— RECORDS FOR THIS EXERCISE —
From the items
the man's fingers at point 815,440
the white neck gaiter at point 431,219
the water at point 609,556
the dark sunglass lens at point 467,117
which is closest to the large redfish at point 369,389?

— GOAL —
Reproduce the rows above, substituting "at position" for each occurrence of "at point" and keeping everything else identical.

— ANSWER TO THIS EXERCISE —
From the items
the man's fingers at position 815,440
the white neck gaiter at position 431,219
the water at position 609,556
the dark sunglass lens at position 467,117
which is closest to the large redfish at position 369,389?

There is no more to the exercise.